This is a project I worked on last semester and finished sometime around April 2010. I can’t actually ride a unicycle yet, but at least now I have one to practice with. I machined the fork structure, hub, and cranks.

homemade unicycle

The two round plates holding the spokes were cut from sheet metal and are screwed into the center cylinder. This cylinder along with both cranks are fixed to a half inch stainless steel axle ( no particular reason for stainless steel, I just happen to have it lying around). The two hex bolts in the center of the hub served as the set screws to the central axle. If I were to do this again, I would definitely pick another way of securing everything to this axle. There is simply too much torque involved. At this point, I have tightened the set screws down so much that the end of their threads are slightly mangled, so I would damage the threads in the hub if I ever took the screws out.

unicycle hub and cranks

The cranks are keyed and clamped to the axle. The key does not extend the full width of the crank, so it is not visible from the sides. Overall, this has been a very effective method in securing the cranks. For added aesthetics I machined some grooves with a ball-end mill. The corners were also rounded on a sander.

closeup of crank arm

The bearings are held in a block of metal between the crank and the hub. The bearing is barely pressed in, which is fine because there is not much force trying to push it out. To make it I started with a rectangular chunk, then turned the necessary features on a 4-jaw chuck.

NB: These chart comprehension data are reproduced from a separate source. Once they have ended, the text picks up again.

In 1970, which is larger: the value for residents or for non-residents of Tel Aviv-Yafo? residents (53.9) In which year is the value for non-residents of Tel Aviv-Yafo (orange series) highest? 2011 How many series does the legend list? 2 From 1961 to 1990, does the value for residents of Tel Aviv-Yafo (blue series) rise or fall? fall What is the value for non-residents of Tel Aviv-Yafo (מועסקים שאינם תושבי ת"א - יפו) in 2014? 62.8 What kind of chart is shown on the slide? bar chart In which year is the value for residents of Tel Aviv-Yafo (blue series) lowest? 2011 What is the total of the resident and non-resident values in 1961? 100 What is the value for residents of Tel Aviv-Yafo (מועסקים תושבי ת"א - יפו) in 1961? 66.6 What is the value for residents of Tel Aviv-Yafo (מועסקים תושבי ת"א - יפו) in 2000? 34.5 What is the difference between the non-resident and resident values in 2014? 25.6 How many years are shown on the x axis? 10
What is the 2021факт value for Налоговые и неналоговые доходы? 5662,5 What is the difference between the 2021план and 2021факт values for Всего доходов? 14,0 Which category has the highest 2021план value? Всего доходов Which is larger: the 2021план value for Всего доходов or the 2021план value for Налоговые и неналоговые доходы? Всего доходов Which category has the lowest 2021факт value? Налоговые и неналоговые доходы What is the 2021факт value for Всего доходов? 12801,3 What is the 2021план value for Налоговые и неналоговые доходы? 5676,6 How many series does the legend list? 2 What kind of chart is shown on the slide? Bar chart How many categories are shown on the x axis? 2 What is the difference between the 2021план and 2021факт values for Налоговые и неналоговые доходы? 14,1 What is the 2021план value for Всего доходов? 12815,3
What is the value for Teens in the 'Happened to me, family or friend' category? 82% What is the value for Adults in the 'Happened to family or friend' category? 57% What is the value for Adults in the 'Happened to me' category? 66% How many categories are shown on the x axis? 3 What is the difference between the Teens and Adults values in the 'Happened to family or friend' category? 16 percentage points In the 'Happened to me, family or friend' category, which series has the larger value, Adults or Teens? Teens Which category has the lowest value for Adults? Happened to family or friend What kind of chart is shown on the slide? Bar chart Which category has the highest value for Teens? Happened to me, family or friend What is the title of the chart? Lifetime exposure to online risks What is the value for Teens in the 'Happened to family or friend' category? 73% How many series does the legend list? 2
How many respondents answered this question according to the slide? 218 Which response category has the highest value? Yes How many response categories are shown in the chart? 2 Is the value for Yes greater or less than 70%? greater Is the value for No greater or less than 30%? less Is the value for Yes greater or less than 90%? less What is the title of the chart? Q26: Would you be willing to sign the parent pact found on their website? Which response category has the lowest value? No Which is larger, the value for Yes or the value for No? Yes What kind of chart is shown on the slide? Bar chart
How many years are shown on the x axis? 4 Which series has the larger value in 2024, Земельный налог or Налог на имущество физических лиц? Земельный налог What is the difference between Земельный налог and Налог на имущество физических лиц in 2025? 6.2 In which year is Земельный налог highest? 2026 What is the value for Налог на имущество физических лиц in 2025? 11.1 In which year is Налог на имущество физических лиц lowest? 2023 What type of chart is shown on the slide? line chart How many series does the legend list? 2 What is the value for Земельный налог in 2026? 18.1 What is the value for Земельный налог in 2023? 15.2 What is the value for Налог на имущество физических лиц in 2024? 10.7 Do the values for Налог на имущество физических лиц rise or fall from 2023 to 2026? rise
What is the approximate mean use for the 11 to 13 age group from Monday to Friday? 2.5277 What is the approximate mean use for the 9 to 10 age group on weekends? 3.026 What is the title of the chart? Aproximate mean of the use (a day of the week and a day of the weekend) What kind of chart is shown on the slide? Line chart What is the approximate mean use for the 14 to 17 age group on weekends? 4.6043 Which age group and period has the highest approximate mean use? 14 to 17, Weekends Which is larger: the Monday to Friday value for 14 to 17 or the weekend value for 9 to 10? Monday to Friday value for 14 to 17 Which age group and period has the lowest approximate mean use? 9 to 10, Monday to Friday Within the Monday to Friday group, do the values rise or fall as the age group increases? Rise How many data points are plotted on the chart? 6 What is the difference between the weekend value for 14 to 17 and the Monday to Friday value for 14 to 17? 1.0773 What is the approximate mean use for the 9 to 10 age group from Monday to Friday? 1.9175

crank attachment, bearing block, and hub

The brackets that hold the frame tubes together were cut out on a water jet. The holes that hold the tube were then bored out, and the middle was slit with a slitting saw. There used to be posts sticking out on the rounded edges that made it easy to clamp and locate the part, but those were sanded off in the finishing process. Overall, this is an effective way of holding the tubes without welding.

brackets that hold the tubes together

The seatpost is a 1/8 inch piece of sheet metal attached to a tube using that aluminum solder stuff from McMaster. I even machined a step for the tube to sit in. But I think the surfaces weren’t clean enough, and so this joint eventually failed. Hopefully the next version will be welded together. ‘I need to learn to weld aluminum’ is becoming quite a recurring theme in my projects.